(Questions about scene geometry)
** Begin **

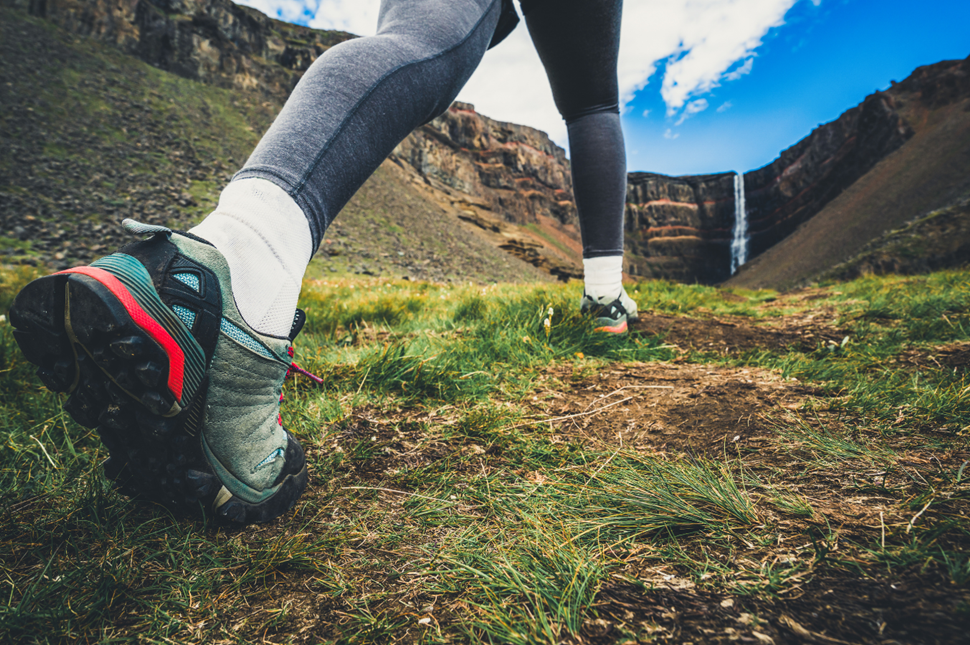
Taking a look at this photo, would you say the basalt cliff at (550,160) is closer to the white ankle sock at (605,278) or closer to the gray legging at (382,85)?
the white ankle sock at (605,278)

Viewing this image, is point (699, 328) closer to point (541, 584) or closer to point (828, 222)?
point (541, 584)

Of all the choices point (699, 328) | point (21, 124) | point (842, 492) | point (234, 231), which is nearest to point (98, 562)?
point (234, 231)

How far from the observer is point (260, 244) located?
0.79 metres

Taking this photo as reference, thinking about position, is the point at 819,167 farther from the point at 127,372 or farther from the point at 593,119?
the point at 127,372

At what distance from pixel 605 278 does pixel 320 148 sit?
139 cm

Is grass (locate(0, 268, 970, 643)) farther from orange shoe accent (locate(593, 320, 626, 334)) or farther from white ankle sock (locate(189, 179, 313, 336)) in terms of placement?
orange shoe accent (locate(593, 320, 626, 334))

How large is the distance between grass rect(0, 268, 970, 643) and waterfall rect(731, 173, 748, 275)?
7182 cm

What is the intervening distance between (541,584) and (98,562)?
0.71m

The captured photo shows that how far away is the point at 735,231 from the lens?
216ft

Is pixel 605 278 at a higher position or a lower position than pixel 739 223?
lower

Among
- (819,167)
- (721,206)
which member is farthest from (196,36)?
(721,206)

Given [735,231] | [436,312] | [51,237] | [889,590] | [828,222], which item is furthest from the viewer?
[735,231]

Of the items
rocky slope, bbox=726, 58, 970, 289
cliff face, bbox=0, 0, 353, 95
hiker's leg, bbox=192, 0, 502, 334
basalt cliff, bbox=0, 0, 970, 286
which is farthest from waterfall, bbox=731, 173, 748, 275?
hiker's leg, bbox=192, 0, 502, 334

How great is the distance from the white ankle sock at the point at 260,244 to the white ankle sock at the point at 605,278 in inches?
53.5
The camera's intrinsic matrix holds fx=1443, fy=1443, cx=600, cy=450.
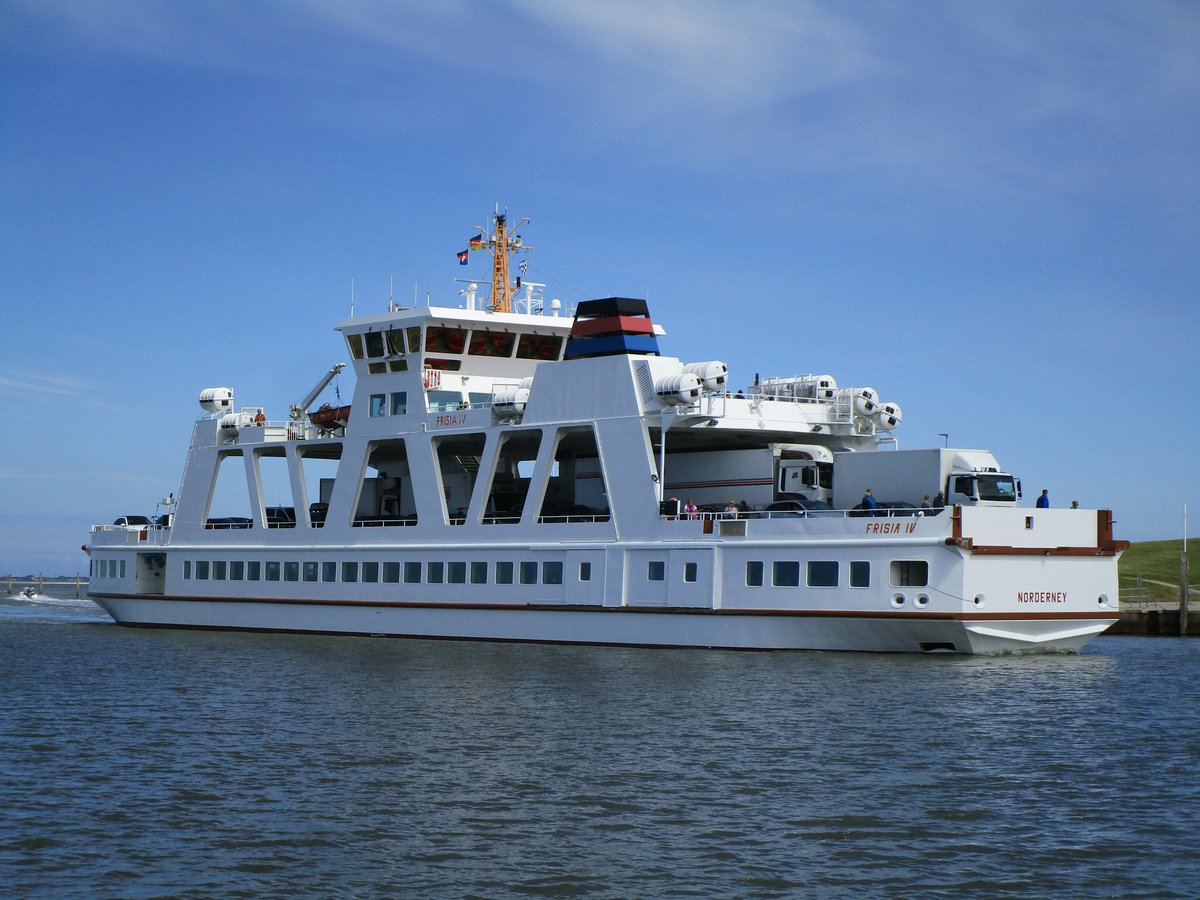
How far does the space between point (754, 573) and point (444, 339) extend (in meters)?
12.5

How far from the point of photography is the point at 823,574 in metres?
30.8

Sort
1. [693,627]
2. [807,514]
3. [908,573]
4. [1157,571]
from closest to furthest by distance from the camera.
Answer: [908,573] → [807,514] → [693,627] → [1157,571]

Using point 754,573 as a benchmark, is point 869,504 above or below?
above

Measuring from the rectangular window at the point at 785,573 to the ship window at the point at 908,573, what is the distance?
231 cm

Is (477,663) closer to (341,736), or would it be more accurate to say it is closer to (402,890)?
(341,736)

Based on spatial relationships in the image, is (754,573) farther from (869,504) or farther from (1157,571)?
(1157,571)

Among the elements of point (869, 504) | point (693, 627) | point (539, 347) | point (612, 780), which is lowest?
point (612, 780)

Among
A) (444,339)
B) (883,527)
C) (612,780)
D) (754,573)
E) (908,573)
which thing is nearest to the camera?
(612,780)

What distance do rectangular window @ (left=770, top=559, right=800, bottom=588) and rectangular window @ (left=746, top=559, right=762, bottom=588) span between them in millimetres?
325

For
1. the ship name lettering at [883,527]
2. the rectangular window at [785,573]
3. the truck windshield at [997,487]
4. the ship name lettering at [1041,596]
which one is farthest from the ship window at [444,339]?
the ship name lettering at [1041,596]

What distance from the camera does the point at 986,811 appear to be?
1662 cm

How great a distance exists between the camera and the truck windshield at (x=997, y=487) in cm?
3081

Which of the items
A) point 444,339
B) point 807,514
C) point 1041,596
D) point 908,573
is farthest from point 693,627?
point 444,339

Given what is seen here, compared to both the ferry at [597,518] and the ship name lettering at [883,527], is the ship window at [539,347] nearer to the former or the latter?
the ferry at [597,518]
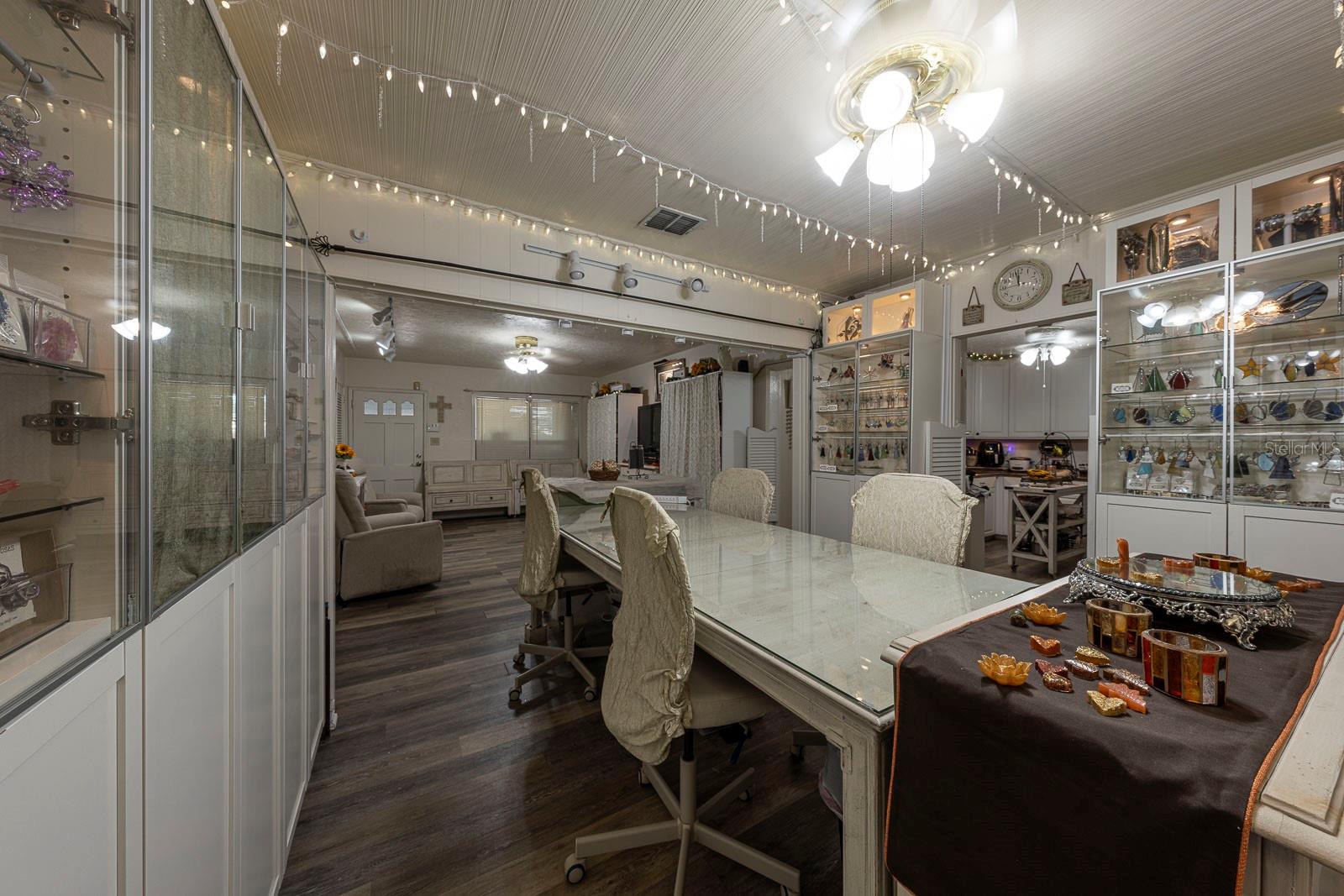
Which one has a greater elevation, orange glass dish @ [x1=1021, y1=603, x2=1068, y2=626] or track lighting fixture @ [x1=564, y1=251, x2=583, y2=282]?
track lighting fixture @ [x1=564, y1=251, x2=583, y2=282]

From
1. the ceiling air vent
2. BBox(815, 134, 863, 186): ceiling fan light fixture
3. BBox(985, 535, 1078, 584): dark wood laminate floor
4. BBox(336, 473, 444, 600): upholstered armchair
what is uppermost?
the ceiling air vent

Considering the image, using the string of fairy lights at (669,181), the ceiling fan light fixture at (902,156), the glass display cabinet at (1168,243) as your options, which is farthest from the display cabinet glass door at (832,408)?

** End **

● To be done:
Nothing in the entries above should change when they are printed again, except that the pictures are dropped.

● Output:
Taking a look at this photo, would you say the basalt cliff at (550,160) is closer to the white ankle sock at (605,278) or closer to the gray legging at (382,85)?
the white ankle sock at (605,278)

Viewing this image, is point (699, 328) closer to point (541, 584) or closer to point (828, 222)?
point (541, 584)

Of all the choices point (699, 328) | point (21, 124) | point (842, 492) | point (234, 231), which is nearest to point (98, 562)?
point (234, 231)

How far from the observer is point (260, 244) located?
0.79 metres

Taking this photo as reference, thinking about position, is the point at 819,167 farther from the point at 127,372 or farther from the point at 593,119?
the point at 127,372

At what distance from pixel 605 278 does pixel 320 148 sit?
139 cm

Is grass (locate(0, 268, 970, 643)) farther from orange shoe accent (locate(593, 320, 626, 334)) or farther from white ankle sock (locate(189, 179, 313, 336)) in terms of placement?
orange shoe accent (locate(593, 320, 626, 334))

How large is the distance between grass rect(0, 268, 970, 643) and waterfall rect(731, 173, 748, 275)?
7182 cm

What is the intervening distance between (541,584) and (98,562)?
0.71m

The captured photo shows that how far away is the point at 735,231 from the lens?
216ft

Is pixel 605 278 at a higher position or a lower position than pixel 739 223?
lower

Among
- (819,167)
- (721,206)
which member is farthest from (196,36)?
(721,206)

Given [735,231] | [436,312] | [51,237] | [889,590] | [828,222], which item is furthest from the viewer?
[735,231]

Of the items
rocky slope, bbox=726, 58, 970, 289
cliff face, bbox=0, 0, 353, 95
hiker's leg, bbox=192, 0, 502, 334
basalt cliff, bbox=0, 0, 970, 286
which is farthest from waterfall, bbox=731, 173, 748, 275?
hiker's leg, bbox=192, 0, 502, 334

How great is the distance from the white ankle sock at the point at 260,244 to the white ankle sock at the point at 605,278 in inches?
53.5
The camera's intrinsic matrix holds fx=1443, fy=1443, cx=600, cy=450.
How far does the space between point (754, 573) and point (444, 339) extend (in meters)?
12.5

How far from the point of photography is the point at 823,574 in metres?
30.8

Sort
1. [693,627]
2. [807,514]
3. [908,573]
4. [1157,571]
from closest to furthest by distance from the camera.
Answer: [908,573] → [807,514] → [693,627] → [1157,571]

Using point 754,573 as a benchmark, is point 869,504 above or below?
above

Measuring from the rectangular window at the point at 785,573 to the ship window at the point at 908,573, what is the distance?
231 cm

Is (477,663) closer to (341,736), or would it be more accurate to say it is closer to (402,890)?
(341,736)

Based on spatial relationships in the image, is (754,573) farther from (869,504) or farther from (1157,571)?
(1157,571)

Among the elements of point (869, 504) | point (693, 627) | point (539, 347) | point (612, 780), which is lowest?
point (612, 780)

Among
A) (444,339)
B) (883,527)
C) (612,780)
D) (754,573)
E) (908,573)
which thing is nearest to the camera?
(612,780)

What distance do rectangular window @ (left=770, top=559, right=800, bottom=588) and rectangular window @ (left=746, top=559, right=762, bottom=588) span between them in millimetres?
325

For
1. the ship name lettering at [883,527]
2. the rectangular window at [785,573]
3. the truck windshield at [997,487]
4. the ship name lettering at [1041,596]
which one is farthest from the ship window at [444,339]?
the ship name lettering at [1041,596]

What distance from the camera does the point at 986,811 appear to be?
1662 cm

How great a distance exists between the camera and the truck windshield at (x=997, y=487) in cm?
3081

Which of the items
A) point 444,339
B) point 807,514
C) point 1041,596
D) point 908,573
is farthest from point 693,627?
point 444,339

Given what is seen here, compared to both the ferry at [597,518] and the ship name lettering at [883,527], is the ship window at [539,347] nearer to the former or the latter?
the ferry at [597,518]
Which one has a greater elevation, orange glass dish @ [x1=1021, y1=603, x2=1068, y2=626] or track lighting fixture @ [x1=564, y1=251, x2=583, y2=282]?
track lighting fixture @ [x1=564, y1=251, x2=583, y2=282]

From
1. the ceiling air vent
2. BBox(815, 134, 863, 186): ceiling fan light fixture
3. BBox(985, 535, 1078, 584): dark wood laminate floor
4. BBox(336, 473, 444, 600): upholstered armchair
what is uppermost?
the ceiling air vent

Considering the image, using the string of fairy lights at (669,181), the ceiling fan light fixture at (902,156), the glass display cabinet at (1168,243) as your options, which is farthest from the display cabinet glass door at (832,408)?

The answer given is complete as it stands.